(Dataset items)
'''

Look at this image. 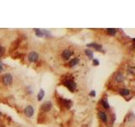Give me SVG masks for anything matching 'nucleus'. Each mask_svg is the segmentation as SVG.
Returning <instances> with one entry per match:
<instances>
[{"label": "nucleus", "instance_id": "nucleus-1", "mask_svg": "<svg viewBox=\"0 0 135 127\" xmlns=\"http://www.w3.org/2000/svg\"><path fill=\"white\" fill-rule=\"evenodd\" d=\"M63 86L67 87L71 92H74L76 90V87H77L75 81H74V80H71V79H67V80H65L63 82Z\"/></svg>", "mask_w": 135, "mask_h": 127}, {"label": "nucleus", "instance_id": "nucleus-2", "mask_svg": "<svg viewBox=\"0 0 135 127\" xmlns=\"http://www.w3.org/2000/svg\"><path fill=\"white\" fill-rule=\"evenodd\" d=\"M2 81L5 86H9L13 82V75L9 73L4 75L2 77Z\"/></svg>", "mask_w": 135, "mask_h": 127}, {"label": "nucleus", "instance_id": "nucleus-3", "mask_svg": "<svg viewBox=\"0 0 135 127\" xmlns=\"http://www.w3.org/2000/svg\"><path fill=\"white\" fill-rule=\"evenodd\" d=\"M52 108V103L50 101H46L41 105L40 110L42 112H49Z\"/></svg>", "mask_w": 135, "mask_h": 127}, {"label": "nucleus", "instance_id": "nucleus-4", "mask_svg": "<svg viewBox=\"0 0 135 127\" xmlns=\"http://www.w3.org/2000/svg\"><path fill=\"white\" fill-rule=\"evenodd\" d=\"M59 101L61 103V105L63 106V107L65 108H67V109H69L72 107V105H73V102L69 99H64L63 97H60V98H59Z\"/></svg>", "mask_w": 135, "mask_h": 127}, {"label": "nucleus", "instance_id": "nucleus-5", "mask_svg": "<svg viewBox=\"0 0 135 127\" xmlns=\"http://www.w3.org/2000/svg\"><path fill=\"white\" fill-rule=\"evenodd\" d=\"M39 59V54L36 52H30L28 55V60L30 63H36Z\"/></svg>", "mask_w": 135, "mask_h": 127}, {"label": "nucleus", "instance_id": "nucleus-6", "mask_svg": "<svg viewBox=\"0 0 135 127\" xmlns=\"http://www.w3.org/2000/svg\"><path fill=\"white\" fill-rule=\"evenodd\" d=\"M24 113H25V115H26L27 117H29V118L32 117V116H33V114H34L33 107H32L31 105H28L27 107L25 108V110H24Z\"/></svg>", "mask_w": 135, "mask_h": 127}, {"label": "nucleus", "instance_id": "nucleus-7", "mask_svg": "<svg viewBox=\"0 0 135 127\" xmlns=\"http://www.w3.org/2000/svg\"><path fill=\"white\" fill-rule=\"evenodd\" d=\"M72 54H73V52L70 49H64L62 53V57H63V59L68 60L72 56Z\"/></svg>", "mask_w": 135, "mask_h": 127}, {"label": "nucleus", "instance_id": "nucleus-8", "mask_svg": "<svg viewBox=\"0 0 135 127\" xmlns=\"http://www.w3.org/2000/svg\"><path fill=\"white\" fill-rule=\"evenodd\" d=\"M98 117H99V119L102 121V122L107 123L108 118H107V115H106V114H105V112H103V111H99V112H98Z\"/></svg>", "mask_w": 135, "mask_h": 127}, {"label": "nucleus", "instance_id": "nucleus-9", "mask_svg": "<svg viewBox=\"0 0 135 127\" xmlns=\"http://www.w3.org/2000/svg\"><path fill=\"white\" fill-rule=\"evenodd\" d=\"M87 47H89V48H95L96 51L102 50V45L98 44V43H95V42H93V43H89V44H87Z\"/></svg>", "mask_w": 135, "mask_h": 127}, {"label": "nucleus", "instance_id": "nucleus-10", "mask_svg": "<svg viewBox=\"0 0 135 127\" xmlns=\"http://www.w3.org/2000/svg\"><path fill=\"white\" fill-rule=\"evenodd\" d=\"M115 80L118 83L122 82V81L124 80V76H123V75H122L121 72H118V73H116V75H115Z\"/></svg>", "mask_w": 135, "mask_h": 127}, {"label": "nucleus", "instance_id": "nucleus-11", "mask_svg": "<svg viewBox=\"0 0 135 127\" xmlns=\"http://www.w3.org/2000/svg\"><path fill=\"white\" fill-rule=\"evenodd\" d=\"M119 93H120V95L126 97V96H128L130 94V90L127 88H122L119 90Z\"/></svg>", "mask_w": 135, "mask_h": 127}, {"label": "nucleus", "instance_id": "nucleus-12", "mask_svg": "<svg viewBox=\"0 0 135 127\" xmlns=\"http://www.w3.org/2000/svg\"><path fill=\"white\" fill-rule=\"evenodd\" d=\"M79 63V58H74L72 60L69 61V66L70 67H74V66L77 65Z\"/></svg>", "mask_w": 135, "mask_h": 127}, {"label": "nucleus", "instance_id": "nucleus-13", "mask_svg": "<svg viewBox=\"0 0 135 127\" xmlns=\"http://www.w3.org/2000/svg\"><path fill=\"white\" fill-rule=\"evenodd\" d=\"M19 40H16L14 42H12V44H11V46H10V48H9L10 52H12L13 50H15V49L19 47Z\"/></svg>", "mask_w": 135, "mask_h": 127}, {"label": "nucleus", "instance_id": "nucleus-14", "mask_svg": "<svg viewBox=\"0 0 135 127\" xmlns=\"http://www.w3.org/2000/svg\"><path fill=\"white\" fill-rule=\"evenodd\" d=\"M106 32H107V33L109 34V35H111V36H115L116 34L117 30L115 29V28H108V29H106Z\"/></svg>", "mask_w": 135, "mask_h": 127}, {"label": "nucleus", "instance_id": "nucleus-15", "mask_svg": "<svg viewBox=\"0 0 135 127\" xmlns=\"http://www.w3.org/2000/svg\"><path fill=\"white\" fill-rule=\"evenodd\" d=\"M44 96H45V91L43 89H41L39 93L37 94V100L38 101H41V100L44 97Z\"/></svg>", "mask_w": 135, "mask_h": 127}, {"label": "nucleus", "instance_id": "nucleus-16", "mask_svg": "<svg viewBox=\"0 0 135 127\" xmlns=\"http://www.w3.org/2000/svg\"><path fill=\"white\" fill-rule=\"evenodd\" d=\"M101 105H102V107H103L104 108H105V109H109L110 108L109 103H108V101L106 99H102V101H101Z\"/></svg>", "mask_w": 135, "mask_h": 127}, {"label": "nucleus", "instance_id": "nucleus-17", "mask_svg": "<svg viewBox=\"0 0 135 127\" xmlns=\"http://www.w3.org/2000/svg\"><path fill=\"white\" fill-rule=\"evenodd\" d=\"M84 53H85L86 56H88L89 59H93V58H94V53H93L92 51L90 50V49H86V50H84Z\"/></svg>", "mask_w": 135, "mask_h": 127}, {"label": "nucleus", "instance_id": "nucleus-18", "mask_svg": "<svg viewBox=\"0 0 135 127\" xmlns=\"http://www.w3.org/2000/svg\"><path fill=\"white\" fill-rule=\"evenodd\" d=\"M35 33H36V36H38V37H42V36H44V33L42 32V30H40V29H35Z\"/></svg>", "mask_w": 135, "mask_h": 127}, {"label": "nucleus", "instance_id": "nucleus-19", "mask_svg": "<svg viewBox=\"0 0 135 127\" xmlns=\"http://www.w3.org/2000/svg\"><path fill=\"white\" fill-rule=\"evenodd\" d=\"M128 72L129 74L133 75V74H134V68H133V67H129L128 70Z\"/></svg>", "mask_w": 135, "mask_h": 127}, {"label": "nucleus", "instance_id": "nucleus-20", "mask_svg": "<svg viewBox=\"0 0 135 127\" xmlns=\"http://www.w3.org/2000/svg\"><path fill=\"white\" fill-rule=\"evenodd\" d=\"M93 64H94V65H95V66H98L100 64L99 60H98V59H93Z\"/></svg>", "mask_w": 135, "mask_h": 127}, {"label": "nucleus", "instance_id": "nucleus-21", "mask_svg": "<svg viewBox=\"0 0 135 127\" xmlns=\"http://www.w3.org/2000/svg\"><path fill=\"white\" fill-rule=\"evenodd\" d=\"M90 97H95V96H96V92H95V91L92 90V91L90 92Z\"/></svg>", "mask_w": 135, "mask_h": 127}, {"label": "nucleus", "instance_id": "nucleus-22", "mask_svg": "<svg viewBox=\"0 0 135 127\" xmlns=\"http://www.w3.org/2000/svg\"><path fill=\"white\" fill-rule=\"evenodd\" d=\"M4 53V48L3 47L0 46V56H2V54Z\"/></svg>", "mask_w": 135, "mask_h": 127}, {"label": "nucleus", "instance_id": "nucleus-23", "mask_svg": "<svg viewBox=\"0 0 135 127\" xmlns=\"http://www.w3.org/2000/svg\"><path fill=\"white\" fill-rule=\"evenodd\" d=\"M4 70V67H3V64H0V72H2Z\"/></svg>", "mask_w": 135, "mask_h": 127}, {"label": "nucleus", "instance_id": "nucleus-24", "mask_svg": "<svg viewBox=\"0 0 135 127\" xmlns=\"http://www.w3.org/2000/svg\"><path fill=\"white\" fill-rule=\"evenodd\" d=\"M0 127H5V125L4 124H0Z\"/></svg>", "mask_w": 135, "mask_h": 127}, {"label": "nucleus", "instance_id": "nucleus-25", "mask_svg": "<svg viewBox=\"0 0 135 127\" xmlns=\"http://www.w3.org/2000/svg\"><path fill=\"white\" fill-rule=\"evenodd\" d=\"M2 114H2V112L0 111V116H2Z\"/></svg>", "mask_w": 135, "mask_h": 127}]
</instances>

'''

Collect every line of the material above that contains the string "instances", matching case exactly.

Returning <instances> with one entry per match:
<instances>
</instances>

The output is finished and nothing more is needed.